Last week the Centers for Medicare and Medicaid Services released a study comparing Medicare beneficiaries in nursing homes (about 1.4 million of them) to those Medicare beneficiaries in the general community at large (60.6 million) between March and December of 2020. They were trying to see if there was a difference between the two groups in terms of becoming infected with COVID-19, hospitalized as a result, and then death from it. 

One article about the story was titled “Medicare nursing home residents more likely to be diagnosed, hospitalized and die from COVID-19 than beneficiaries not in facilities.” Thank you, Captain Obvious. And surprisingly, this did not come from The New York Times. 

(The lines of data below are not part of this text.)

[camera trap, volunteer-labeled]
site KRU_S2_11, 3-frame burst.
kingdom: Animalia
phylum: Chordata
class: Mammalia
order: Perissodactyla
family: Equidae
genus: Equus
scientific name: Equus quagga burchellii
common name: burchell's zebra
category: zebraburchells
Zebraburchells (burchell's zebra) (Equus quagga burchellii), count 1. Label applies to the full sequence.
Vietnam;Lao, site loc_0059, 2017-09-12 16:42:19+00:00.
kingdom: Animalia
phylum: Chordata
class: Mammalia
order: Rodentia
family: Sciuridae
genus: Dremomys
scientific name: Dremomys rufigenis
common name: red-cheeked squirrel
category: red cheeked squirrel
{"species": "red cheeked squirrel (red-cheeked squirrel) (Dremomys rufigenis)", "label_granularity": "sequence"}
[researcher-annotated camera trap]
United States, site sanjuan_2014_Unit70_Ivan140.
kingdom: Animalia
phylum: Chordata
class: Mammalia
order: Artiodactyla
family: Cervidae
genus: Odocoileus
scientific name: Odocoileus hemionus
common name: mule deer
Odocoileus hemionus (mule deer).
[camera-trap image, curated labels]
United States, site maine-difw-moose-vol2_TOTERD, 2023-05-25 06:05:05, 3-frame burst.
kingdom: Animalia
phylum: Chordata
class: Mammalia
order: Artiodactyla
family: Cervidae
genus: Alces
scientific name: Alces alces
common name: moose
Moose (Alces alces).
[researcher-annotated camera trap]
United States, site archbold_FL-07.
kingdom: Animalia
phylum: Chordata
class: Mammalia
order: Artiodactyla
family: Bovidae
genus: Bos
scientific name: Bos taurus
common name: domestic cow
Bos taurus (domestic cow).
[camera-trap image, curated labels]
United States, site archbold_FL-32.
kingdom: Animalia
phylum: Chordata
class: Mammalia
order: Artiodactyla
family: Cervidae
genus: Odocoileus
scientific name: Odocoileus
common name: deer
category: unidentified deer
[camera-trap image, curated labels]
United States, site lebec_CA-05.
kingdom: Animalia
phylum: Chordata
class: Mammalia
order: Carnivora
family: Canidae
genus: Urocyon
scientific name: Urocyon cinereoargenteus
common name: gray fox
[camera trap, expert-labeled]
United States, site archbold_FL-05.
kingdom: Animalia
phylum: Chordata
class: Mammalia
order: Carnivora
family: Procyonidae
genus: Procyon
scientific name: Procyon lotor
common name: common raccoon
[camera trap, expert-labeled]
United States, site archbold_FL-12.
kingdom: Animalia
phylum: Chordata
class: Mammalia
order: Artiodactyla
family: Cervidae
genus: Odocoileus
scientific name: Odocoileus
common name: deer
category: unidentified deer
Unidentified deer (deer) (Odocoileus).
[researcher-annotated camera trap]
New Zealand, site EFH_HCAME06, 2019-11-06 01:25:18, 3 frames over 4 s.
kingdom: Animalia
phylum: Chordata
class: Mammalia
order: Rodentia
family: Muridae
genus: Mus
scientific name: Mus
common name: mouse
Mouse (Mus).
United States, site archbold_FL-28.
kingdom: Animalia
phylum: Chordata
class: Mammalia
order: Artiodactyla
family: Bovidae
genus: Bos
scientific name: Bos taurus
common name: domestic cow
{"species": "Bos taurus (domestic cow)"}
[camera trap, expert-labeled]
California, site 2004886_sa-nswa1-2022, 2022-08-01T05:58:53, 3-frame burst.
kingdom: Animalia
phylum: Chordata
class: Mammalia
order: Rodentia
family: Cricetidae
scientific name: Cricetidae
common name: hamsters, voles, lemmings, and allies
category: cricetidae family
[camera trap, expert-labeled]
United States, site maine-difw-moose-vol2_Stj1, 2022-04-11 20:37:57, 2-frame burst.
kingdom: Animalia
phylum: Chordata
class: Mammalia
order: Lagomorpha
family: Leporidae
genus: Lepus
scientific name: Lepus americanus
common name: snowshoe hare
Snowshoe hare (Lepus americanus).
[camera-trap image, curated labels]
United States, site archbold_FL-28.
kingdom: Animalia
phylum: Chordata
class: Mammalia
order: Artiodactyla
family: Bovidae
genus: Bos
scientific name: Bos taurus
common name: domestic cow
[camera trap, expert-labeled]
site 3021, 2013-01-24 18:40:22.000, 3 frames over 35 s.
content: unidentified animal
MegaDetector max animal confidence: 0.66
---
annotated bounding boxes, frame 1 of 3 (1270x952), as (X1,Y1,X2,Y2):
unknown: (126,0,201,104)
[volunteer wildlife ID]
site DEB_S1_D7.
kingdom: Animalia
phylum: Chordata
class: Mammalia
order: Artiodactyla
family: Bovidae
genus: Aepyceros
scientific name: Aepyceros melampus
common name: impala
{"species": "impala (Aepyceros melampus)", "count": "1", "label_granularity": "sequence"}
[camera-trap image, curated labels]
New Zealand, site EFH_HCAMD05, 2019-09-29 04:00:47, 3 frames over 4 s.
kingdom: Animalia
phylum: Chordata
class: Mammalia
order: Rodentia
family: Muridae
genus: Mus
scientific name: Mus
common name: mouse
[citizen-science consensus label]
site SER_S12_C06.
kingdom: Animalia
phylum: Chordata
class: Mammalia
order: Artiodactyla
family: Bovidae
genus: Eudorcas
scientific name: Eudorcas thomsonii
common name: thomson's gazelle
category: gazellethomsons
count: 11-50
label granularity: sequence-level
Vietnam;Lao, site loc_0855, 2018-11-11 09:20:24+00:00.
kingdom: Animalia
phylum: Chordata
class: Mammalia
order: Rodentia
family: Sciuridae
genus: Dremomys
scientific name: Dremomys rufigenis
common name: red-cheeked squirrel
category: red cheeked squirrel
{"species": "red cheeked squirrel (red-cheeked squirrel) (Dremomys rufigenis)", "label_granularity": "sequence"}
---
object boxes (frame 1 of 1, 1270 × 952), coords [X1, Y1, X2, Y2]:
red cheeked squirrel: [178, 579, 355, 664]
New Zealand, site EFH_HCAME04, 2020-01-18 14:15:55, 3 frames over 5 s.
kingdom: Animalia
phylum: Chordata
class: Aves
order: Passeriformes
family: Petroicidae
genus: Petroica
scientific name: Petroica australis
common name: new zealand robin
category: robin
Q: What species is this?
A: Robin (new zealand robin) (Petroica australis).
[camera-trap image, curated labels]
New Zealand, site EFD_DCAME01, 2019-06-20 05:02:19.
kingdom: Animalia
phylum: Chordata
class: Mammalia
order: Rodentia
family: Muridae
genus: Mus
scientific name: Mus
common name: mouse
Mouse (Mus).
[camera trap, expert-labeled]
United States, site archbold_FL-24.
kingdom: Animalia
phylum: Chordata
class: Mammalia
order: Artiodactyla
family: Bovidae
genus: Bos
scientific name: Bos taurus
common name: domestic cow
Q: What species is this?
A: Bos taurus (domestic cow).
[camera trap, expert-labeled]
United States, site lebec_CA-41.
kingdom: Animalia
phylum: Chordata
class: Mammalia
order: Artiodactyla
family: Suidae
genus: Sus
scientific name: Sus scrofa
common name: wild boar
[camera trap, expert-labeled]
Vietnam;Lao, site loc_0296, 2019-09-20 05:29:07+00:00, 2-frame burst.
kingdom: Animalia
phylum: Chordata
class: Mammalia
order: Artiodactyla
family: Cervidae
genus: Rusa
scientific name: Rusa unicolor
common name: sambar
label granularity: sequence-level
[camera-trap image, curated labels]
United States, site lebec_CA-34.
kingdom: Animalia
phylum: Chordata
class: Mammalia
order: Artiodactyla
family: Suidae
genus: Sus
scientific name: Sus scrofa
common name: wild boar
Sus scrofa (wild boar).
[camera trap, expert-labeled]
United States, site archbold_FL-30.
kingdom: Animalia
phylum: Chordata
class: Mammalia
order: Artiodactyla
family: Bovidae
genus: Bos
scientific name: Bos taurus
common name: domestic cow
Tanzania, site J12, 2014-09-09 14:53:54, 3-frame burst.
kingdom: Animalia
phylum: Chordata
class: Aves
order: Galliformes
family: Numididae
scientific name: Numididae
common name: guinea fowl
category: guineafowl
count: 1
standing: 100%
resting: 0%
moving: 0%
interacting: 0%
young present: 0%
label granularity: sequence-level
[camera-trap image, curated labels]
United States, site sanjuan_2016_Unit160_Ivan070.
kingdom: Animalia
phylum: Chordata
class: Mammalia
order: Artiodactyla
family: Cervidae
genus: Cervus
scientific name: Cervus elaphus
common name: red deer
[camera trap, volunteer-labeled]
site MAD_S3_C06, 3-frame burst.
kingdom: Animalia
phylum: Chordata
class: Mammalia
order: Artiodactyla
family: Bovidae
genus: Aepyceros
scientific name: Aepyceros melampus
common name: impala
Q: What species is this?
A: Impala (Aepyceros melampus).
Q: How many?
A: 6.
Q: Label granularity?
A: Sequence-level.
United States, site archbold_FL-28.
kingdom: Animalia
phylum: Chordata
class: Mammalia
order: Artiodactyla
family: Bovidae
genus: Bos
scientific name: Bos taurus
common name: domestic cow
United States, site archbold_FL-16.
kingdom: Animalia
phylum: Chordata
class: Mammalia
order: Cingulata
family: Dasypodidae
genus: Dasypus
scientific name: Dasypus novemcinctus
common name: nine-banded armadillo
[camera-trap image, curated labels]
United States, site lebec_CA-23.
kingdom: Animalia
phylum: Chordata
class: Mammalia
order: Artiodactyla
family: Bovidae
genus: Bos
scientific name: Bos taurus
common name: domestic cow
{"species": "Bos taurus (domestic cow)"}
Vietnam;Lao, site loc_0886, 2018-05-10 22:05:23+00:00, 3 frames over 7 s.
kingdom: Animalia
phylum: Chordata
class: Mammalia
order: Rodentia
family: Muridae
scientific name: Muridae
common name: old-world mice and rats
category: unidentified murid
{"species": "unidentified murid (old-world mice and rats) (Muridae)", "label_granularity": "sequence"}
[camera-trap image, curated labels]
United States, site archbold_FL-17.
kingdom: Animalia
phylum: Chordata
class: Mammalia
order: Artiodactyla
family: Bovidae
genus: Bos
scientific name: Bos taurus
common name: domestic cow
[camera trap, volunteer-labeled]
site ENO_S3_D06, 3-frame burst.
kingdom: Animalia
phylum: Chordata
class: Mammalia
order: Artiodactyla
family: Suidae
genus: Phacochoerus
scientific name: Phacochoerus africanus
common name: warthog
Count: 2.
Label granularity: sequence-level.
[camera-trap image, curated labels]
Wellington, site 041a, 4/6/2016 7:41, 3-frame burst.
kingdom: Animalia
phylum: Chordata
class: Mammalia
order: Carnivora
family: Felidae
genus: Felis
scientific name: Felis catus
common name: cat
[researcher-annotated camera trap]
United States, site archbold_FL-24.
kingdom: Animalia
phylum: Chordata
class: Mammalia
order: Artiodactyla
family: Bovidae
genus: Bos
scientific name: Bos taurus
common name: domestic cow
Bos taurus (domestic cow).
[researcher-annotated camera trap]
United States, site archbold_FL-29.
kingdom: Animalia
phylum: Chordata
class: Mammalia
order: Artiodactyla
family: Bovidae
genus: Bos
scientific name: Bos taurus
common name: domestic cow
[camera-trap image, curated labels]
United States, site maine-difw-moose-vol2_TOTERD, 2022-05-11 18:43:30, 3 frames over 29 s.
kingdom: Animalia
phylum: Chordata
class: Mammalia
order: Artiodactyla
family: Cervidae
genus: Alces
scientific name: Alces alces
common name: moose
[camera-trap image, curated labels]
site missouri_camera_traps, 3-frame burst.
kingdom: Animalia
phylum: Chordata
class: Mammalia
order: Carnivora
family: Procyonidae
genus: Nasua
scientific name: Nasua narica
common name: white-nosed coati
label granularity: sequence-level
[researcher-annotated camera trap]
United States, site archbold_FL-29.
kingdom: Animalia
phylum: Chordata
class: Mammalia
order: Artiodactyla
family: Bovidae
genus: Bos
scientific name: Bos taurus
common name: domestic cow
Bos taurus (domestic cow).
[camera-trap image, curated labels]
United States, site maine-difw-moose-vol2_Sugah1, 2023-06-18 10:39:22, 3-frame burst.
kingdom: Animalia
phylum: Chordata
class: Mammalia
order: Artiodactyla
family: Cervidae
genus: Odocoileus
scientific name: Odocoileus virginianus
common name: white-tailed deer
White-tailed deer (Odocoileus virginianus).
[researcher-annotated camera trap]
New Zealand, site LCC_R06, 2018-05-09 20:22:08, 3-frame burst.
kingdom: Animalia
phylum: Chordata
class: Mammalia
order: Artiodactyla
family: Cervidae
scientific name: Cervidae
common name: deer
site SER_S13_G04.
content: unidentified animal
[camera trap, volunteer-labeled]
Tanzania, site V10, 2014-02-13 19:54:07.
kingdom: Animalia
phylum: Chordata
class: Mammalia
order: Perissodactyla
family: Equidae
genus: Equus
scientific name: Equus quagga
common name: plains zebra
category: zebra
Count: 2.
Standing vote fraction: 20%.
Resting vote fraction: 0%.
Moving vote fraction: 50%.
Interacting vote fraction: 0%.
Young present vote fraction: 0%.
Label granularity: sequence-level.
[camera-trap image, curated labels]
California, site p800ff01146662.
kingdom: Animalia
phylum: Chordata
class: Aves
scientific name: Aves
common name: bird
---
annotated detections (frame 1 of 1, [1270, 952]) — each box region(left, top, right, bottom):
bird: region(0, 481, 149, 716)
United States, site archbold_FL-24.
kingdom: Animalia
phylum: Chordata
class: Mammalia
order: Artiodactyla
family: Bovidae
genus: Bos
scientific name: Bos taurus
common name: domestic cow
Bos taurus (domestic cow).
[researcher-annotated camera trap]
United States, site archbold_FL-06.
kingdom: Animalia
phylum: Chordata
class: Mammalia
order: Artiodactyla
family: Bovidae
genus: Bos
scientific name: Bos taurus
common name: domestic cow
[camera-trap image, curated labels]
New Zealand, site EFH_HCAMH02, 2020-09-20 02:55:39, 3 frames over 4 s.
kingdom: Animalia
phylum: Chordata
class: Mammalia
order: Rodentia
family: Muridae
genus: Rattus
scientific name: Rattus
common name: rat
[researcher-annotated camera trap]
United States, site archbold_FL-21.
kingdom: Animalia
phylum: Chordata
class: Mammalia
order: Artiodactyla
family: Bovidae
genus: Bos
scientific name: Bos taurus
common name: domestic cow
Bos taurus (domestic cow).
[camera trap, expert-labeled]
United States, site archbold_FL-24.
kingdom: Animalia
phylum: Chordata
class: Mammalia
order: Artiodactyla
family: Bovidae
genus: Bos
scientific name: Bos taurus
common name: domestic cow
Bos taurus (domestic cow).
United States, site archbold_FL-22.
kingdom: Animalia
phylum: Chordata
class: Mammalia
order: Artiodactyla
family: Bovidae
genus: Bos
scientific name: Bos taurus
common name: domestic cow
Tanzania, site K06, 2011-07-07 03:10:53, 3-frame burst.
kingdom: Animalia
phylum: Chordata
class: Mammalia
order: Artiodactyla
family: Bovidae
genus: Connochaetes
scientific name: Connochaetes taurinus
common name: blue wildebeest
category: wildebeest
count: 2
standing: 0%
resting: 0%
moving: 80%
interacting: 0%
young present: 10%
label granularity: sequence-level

The most alarming aspect of the story and reporting on it was that there was really no mention that all Medicare residents in nursing homes have some level of comorbidities, so of course, they are more susceptible to infection than healthy, or even healthier, Medicare beneficiaries living in the broad community. Otherwise, they would not be in the nursing home. The co-morbidities aspect is the reason why so many of our nursing home residents died from the infection. They were very frail to begin with. This is why we have maintained a certain percentage of nursing home deaths were not “from COVID,” but frail older people who died “with” COVID. In many cases, they were going to die from their other illnesses in days, weeks or months. 

Nursing home residents account for about 2% of the Medicare population, but about 22% of all COVID cases in the time period studied. They were 14 times more likely to be diagnosed with COVID compared to beneficiaries in the community. They also represented 19% of all COVID hospitalizations and were 12 times more likely to be hospitalized than those Medicare beneficiaries in the community at large. There is no question that living in tight quarters, usually semi-private rooms, with asymptomatic staffers often bringing the infection into a building, was the cause of the high number of infections. But the hospitalizations and deaths had as much to do with their frail medical condition, if not more.

Regarding deaths, 43% of beneficiaries admitted to a hospital from a nursing home died, compared with 22% from the community. This also makes sense because those nursing home admits were already sick. The study did admit that it is “unclear what impact the lack of widespread testing early in the pandemic may have had on these case rates.” Helloooo, if the testing had been more available, with a 24-hour turnaround as opposed to the three days and up to a week that existed back them, the story would have very different, and the death rate all around would have been much lower. 

The study did have some interesting breakdowns with regard to health issues of nursing home residents contributing to the outcomes, with end-stage renal disease being a bad one. It is clear that the senior care industry was not prepared for this kind of pandemic, with extremely high transmission rates, asymptomatic carriers and a difficult testing environment, but no one was prepared. Not state health departments, hospitals, labs and anyone else that could be involved. What is more interesting is that with the rapid spread of the Delta variant, with hospitalization rates hitting records in some areas, we are not hearing about rapid infection spread and deaths in nursing homes. Hmmm. Lesson learned? We hope, but you will never hear about it in the media.